(Beginning of Reading text)
Duke University hires new medical leader from UCLA
Duke University Health System announced the hiring of a new president and chief executive Tuesday, naming A. Eugene Washington, a gynecology professor who is currently dean of the David Geffen School of Medicine and CEO of the UCLA Health System.
Washington, 64, will assume his new post at Duke on April 1, overseeing the sprawling academic health care system with a medical school, nursing school, biomedical research program and three regional hospitals. He will succeed Victor Dzau, who left in June for a new job as president of the Institute of Medicine of the National Academy of Sciences.
Washington leaves UCLA in the wake of a conflict-of-interest scandal, following disclosures that health care conglomerate Johnson & Johnson paid Washington $260,000 last year as a company director. Washington was re-elected to J&J’s board in April, the Los Angeles Times reported.
(End of Reading text)
• _Tasks to complete_:
(A) Please return the part of the article on Duke's new medical leader from "Duke University hires" up to and including "UCLA Health System.".
(B) Answer these questions using the article on Duke's new medical leader:
(i) Of which medical school is Washington currently dean?
(ii) Whom will he succeed at Duke?
(iii) How much did Johnson & Johnson pay him last year as a company director?
The records that follow were taken from a different source than the article on Duke's new medical leader.
(Beginning of Data for review)
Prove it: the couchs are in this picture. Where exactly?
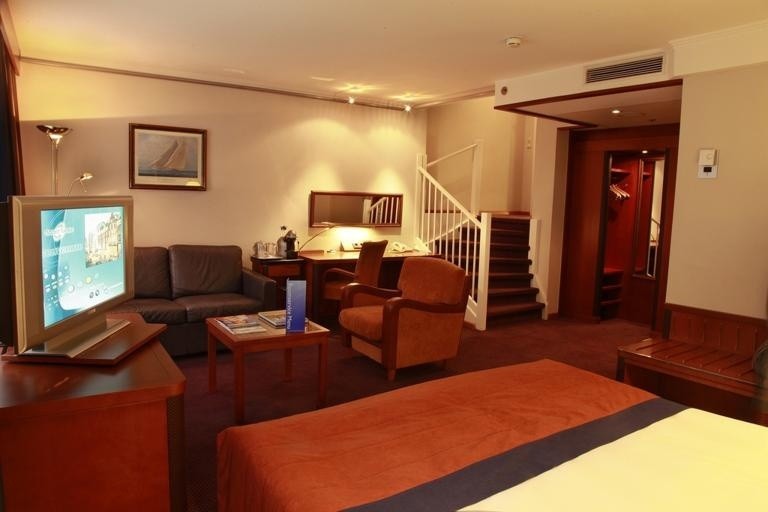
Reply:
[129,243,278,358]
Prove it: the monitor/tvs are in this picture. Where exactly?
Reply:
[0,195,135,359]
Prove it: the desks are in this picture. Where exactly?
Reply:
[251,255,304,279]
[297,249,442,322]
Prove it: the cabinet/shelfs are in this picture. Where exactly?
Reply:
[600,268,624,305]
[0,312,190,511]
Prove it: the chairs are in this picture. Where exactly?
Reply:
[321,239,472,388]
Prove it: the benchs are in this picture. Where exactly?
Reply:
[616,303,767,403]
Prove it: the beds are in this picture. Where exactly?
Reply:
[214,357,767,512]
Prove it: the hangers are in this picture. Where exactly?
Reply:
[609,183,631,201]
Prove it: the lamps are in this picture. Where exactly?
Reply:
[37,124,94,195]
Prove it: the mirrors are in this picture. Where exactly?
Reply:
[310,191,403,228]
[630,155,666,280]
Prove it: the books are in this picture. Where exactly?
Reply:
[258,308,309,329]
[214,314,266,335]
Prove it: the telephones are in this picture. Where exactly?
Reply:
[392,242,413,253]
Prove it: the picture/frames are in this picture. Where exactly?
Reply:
(End of Data for review)
• _Answers given_:
(A)
Duke University hires new medical leader from UCLA
Duke University Health System announced the hiring of a new president and chief executive Tuesday, naming A. Eugene Washington, a gynecology professor who is currently dean of the David Geffen School of Medicine and CEO of the UCLA Health System.

(B)
(i) The David Geffen School of Medicine
(ii) Victor Dzau
(iii) $260,000